Research News

Researchers Achieve Robust Hydrogen Production via Multiscale Monolithic Electrode

Posted: 2026-04-10

Hydrogen production through electrochemical water splitting powered by renewable electricity is a critical process for building a sustainable hydrogen economy.

Advancing alkaline water electrolysis (ALKWE) to achieve ampere-level current densities with reduced energy consumption is a central objective. However, this goal is hindered by the trade-off between activity and stability in the hydrogen evolution reaction (HER), which is exacerbated by the violent evolution of hydrogen bubble at high current densities. These bubbles disturb mass transport, block active sites, and lead to catalyst layer peeling.

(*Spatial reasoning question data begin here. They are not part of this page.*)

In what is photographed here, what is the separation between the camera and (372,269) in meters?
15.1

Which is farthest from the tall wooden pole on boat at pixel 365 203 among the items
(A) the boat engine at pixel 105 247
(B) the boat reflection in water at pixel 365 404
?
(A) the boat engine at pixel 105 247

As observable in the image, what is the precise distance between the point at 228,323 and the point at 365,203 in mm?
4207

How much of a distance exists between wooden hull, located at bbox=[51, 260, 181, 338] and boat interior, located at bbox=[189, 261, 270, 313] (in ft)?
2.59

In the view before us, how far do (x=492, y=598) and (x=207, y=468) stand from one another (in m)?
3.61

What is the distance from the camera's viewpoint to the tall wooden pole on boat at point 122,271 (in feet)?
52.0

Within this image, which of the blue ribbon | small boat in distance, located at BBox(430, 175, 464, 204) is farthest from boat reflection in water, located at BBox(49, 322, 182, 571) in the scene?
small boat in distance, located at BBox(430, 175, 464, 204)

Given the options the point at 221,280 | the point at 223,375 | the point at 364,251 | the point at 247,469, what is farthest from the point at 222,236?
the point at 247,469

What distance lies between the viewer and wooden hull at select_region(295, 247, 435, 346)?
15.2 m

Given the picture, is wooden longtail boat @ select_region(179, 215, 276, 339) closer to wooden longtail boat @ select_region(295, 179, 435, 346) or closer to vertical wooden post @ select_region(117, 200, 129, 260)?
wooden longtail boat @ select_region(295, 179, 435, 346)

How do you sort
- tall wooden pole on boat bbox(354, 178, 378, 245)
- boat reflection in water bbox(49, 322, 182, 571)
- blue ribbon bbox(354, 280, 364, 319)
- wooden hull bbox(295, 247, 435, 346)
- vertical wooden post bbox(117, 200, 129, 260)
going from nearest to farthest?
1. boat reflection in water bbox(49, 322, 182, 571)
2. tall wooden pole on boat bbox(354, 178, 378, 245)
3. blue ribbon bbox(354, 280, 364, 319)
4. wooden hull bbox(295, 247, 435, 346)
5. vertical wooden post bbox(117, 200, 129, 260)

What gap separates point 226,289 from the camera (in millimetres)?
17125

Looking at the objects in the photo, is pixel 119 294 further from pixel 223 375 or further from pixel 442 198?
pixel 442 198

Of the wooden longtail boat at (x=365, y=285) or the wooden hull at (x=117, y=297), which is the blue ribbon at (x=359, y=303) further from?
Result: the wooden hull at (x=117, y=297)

An atomic-to-macroscale assembled Ni/MoO2 electrode for alkaline water electrolysis (Image by JIANG Shang)

In a study published in the Journal of the American Chemical Society, a team led by Prof. DENG Dehui, Associate Prof. LIU Yanting, and Prof. YU Liang from the Dalian Institute of Chemical Physics (DICP) of the Chinese Academy of Sciences (CAS) proposed an atomic-to-macro multiscale electrode design strategy. By constructing monolithic electrodes with hierarchical porous structures, the team achieved high-efficiency and long-life hydrogen production at ampere-level current densities.

The team constructed a monolithic electrode (Ni/MoO2) featuring abundant atomic heterointerfaces and tri-scale (nano-micro-macro) porosity. This was achieved through the in situ growth of Ni nanoparticle-anchored MoO2 onto a porous Ni framework prepared via powder metallurgy.

The team found that the electrode exhibits a triple-enhancement effect in water electrolysis. First, interfacial electron transfer from Ni to MoO2 moderately weakens H* adsorption and promotes H2 desorption, thereby enhancing intrinsic activity. Second, the tri-scale hierarchical porosity, together with the hydrophilic MoO2 coating, accelerates bubble detachment and promotes electrolyte permeation, improving mass transfer. Finally, strong interactions between Ni and MoO2, along with their robust integration into the electrode skeleton, enhance structural stability.

As a result, the electrode achieves an overpotential of 145 mV at 1 A cm-2 in 1 M KOH—lower than the 300 mV required for commercial Pt/C catalysts—while maintaining stable operation for more than 3,500 hours. In practical alkaline electrolyzer tests under industrial conditions (30 wt% KOH at ≥ 85 °C), the electrode achieves a cell voltage of 1.80 V with an energy consumption of 4.3 kWh Nm-3 H2 at 1 A cm-2, with operational durability exceeding 1,000 hours.

"This atomic-to-macro multiscale electrode design strategy overcomes the long-standing dilemma in high-current-density ALKWE caused by the activity-stability tradeoff, providing an important advancement for sustainable hydrogen production," said Prof. DENG.